Quando a Vibo Valentia fioriva l’industria dei bachi da seta: le ragioni di una storia interrotta

Ai motivi naturali si sommarono quelli umani; la scienza aveva le risposte per i primi, ma non per i secondi

Quella bacologica era una tra le più proficue anche da noi e nei dintorni di Monteleone. Conveniva a tutti: ai proprietari, ai contadini e agli operai. Nella seconda metà dell’Ottocento, tuttavia, una serie di problemi iniziò a determinarne la progressiva scomparsa.

Fino ai decenni precedenti riusciva a dare lavoro senza soluzione di continuità, con paghe certo dignitose. Famosi erano tre filatoi di ottima lega, caduti in disuso quando alcune malattie colpirono i bachi.

Fino ai decenni precedenti riusciva a dare lavoro senza soluzione di continuità, con paghe certo dignitose. Famosi erano tre filatoi di ottima lega, caduti in disuso quando alcune malattie colpirono i bachi.

Il colpevole principale fu l’atrofia, patologia epidemica che si trasmetteva ereditariamente e che impediva il normale funzionamento degli organi. I gelsi, le cui foglie potevano infettare i piccoli animaletti, furono ridotti a combustibile per i focolari.

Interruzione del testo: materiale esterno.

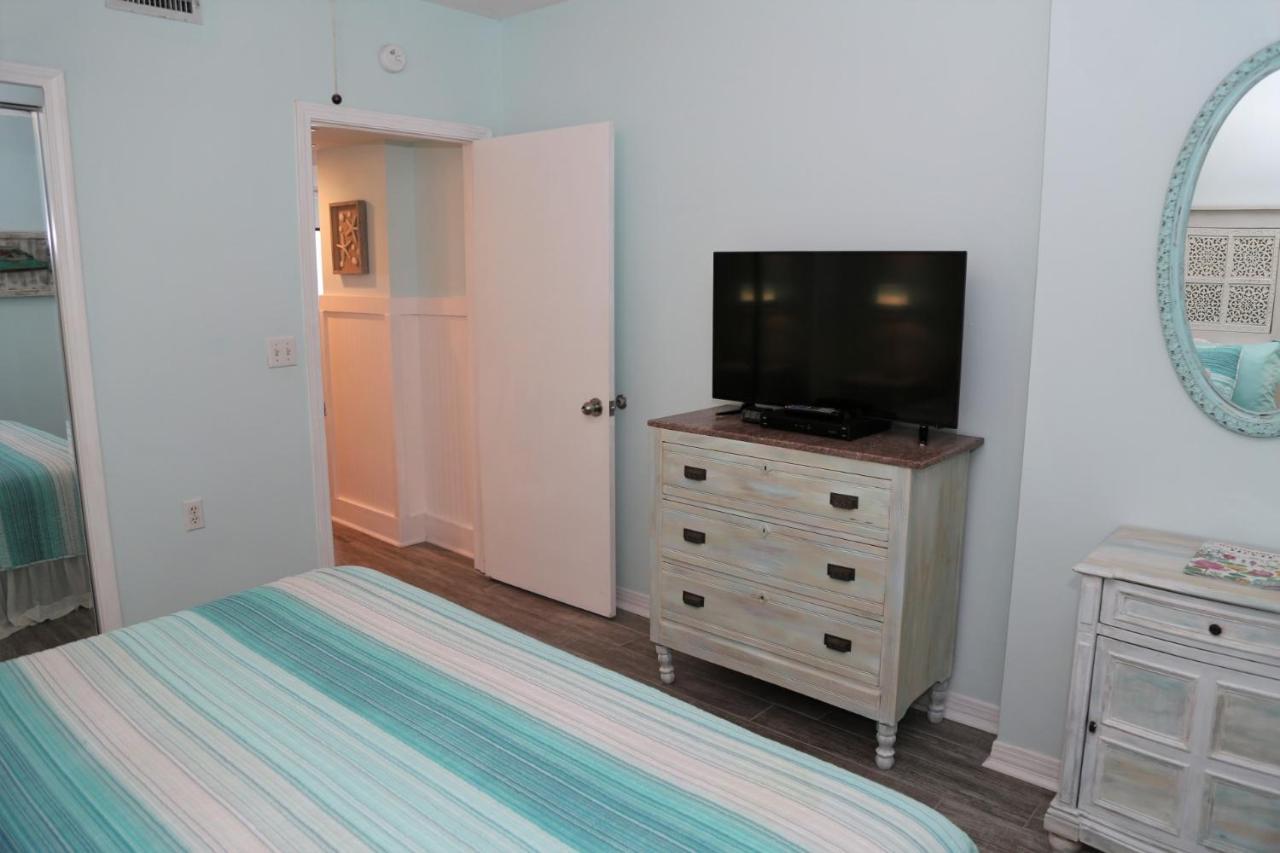 Tropical Winds 304 Condo Gulf Shores Ngoại thất bức ảnh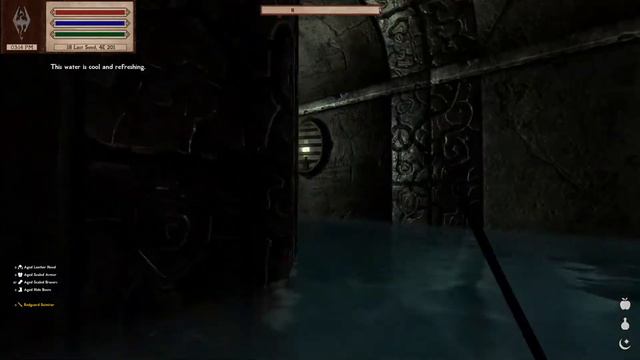 Skyrim SE 2021 - 800 Mods - Episode 2 - Hallways Of Horror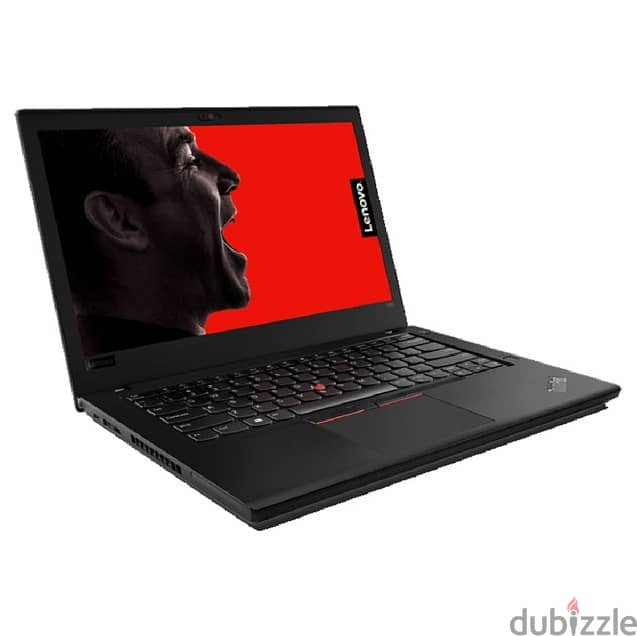 Lenovo Thinkpad T480 Core i7 8th Gen 32GB RAM 512GB SSD 2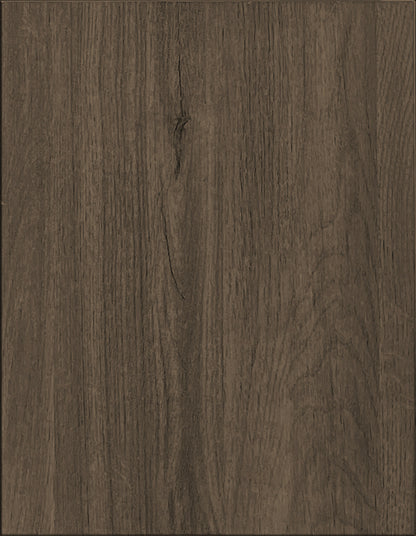 J-Brown Oak (Waterfalls) European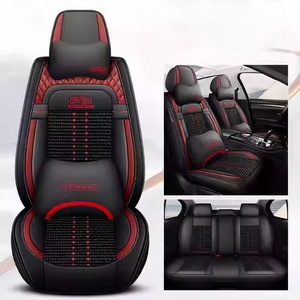 Accesorios para Automóviles, Fundas para Asientos de <span class=keywords><strong>Mazda</strong></span> 3, Axela, <span class=keywords><strong>6</strong></span>, AtZ, CX5, CX4, Cojín Especial, Funda Universal para Asientos - Product Image 5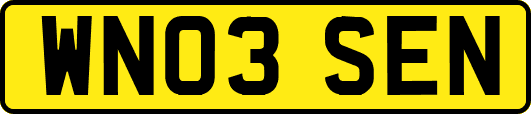 WN03SEN
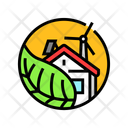 پیش‌نمایش فایل green-home-14537220 از پک محیط‌زیستی، کونسکیاوس و پایداری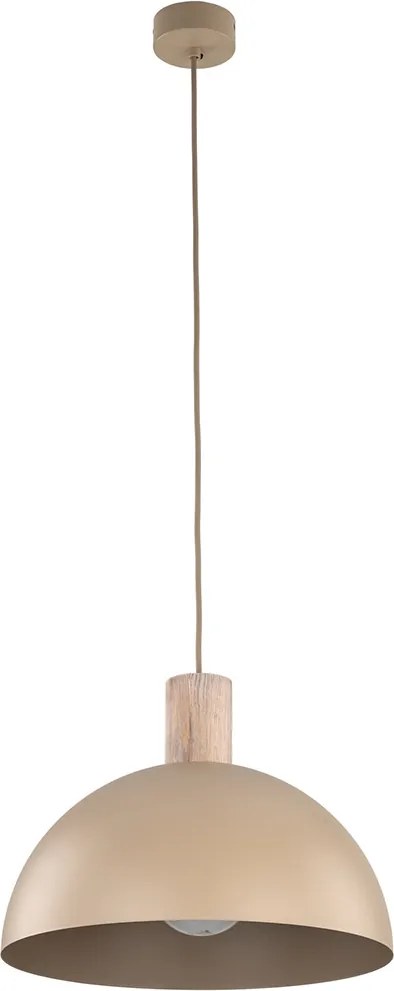 Oslo több ágú függesztett lámpa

A questa si aggiungeva inoltre la flaccidezza, nome sotto cui gli scienziati del tempo facevano ricadere più morbi conosciuti da sempre: anch’essa aveva carattere epidemico e faceva morire i bachi rendendoli molli.

Non da meno era il calcino, infermità provocata da un fungo parassita e consistente nella proliferazione delle sue ife su tali insetti. Un decorso da film horror: le spore germinate espellono filamenti che penetrano nel corpo del baco, producono un intreccio di fili che interessa ogni tessuto, uccidono l’animale e fuoriescono dall’organismo per proliferare altrove.

Se queste e altre non potevano essere curate, quantomeno potevano essere prevenute. La migliore soluzione non era che procurarsi semi immuni dai germi pericolosi, forniti da rinomati stabilimenti bacologici siti soprattutto nell’avanzata Lombardia. Accadeva però che qualcuno, fiutato l’affare, spacciasse per semi buoni degli ordinarissimi semi non controllati al microscopio. Gli acquirenti risparmiavano così qualche lira, ma si ritrovavano in seguito a dover mandare al macero l’intero allevamento!

Eppure una maniera per rendere innocui quei farabutti c’era: bastava far sì che i maggiori produttori locali si associassero, riunendo la varie partite di bozzoli, di modo da venderle direttamente nelle più rilevanti piazze commerciali, surclassando con prezzi convenienti i malviventi frodatori. In una spirale virtuosa, si sarebbero così ottenuti i proventi utili per l’aumento della produzione – sana – , mantenuta nel tempo rispettando le irrinunciabili norme igieniche.

Non mancava chi si faceva paladino di una simile proposta, ma lo spirito individualistico ebbe la meglio. Come in altre circostanze, a tutti i costi si evitò di unire le forze in vista di un obiettivo comune. Tutti lo evitarono e, alla fine, tutti soccombettero.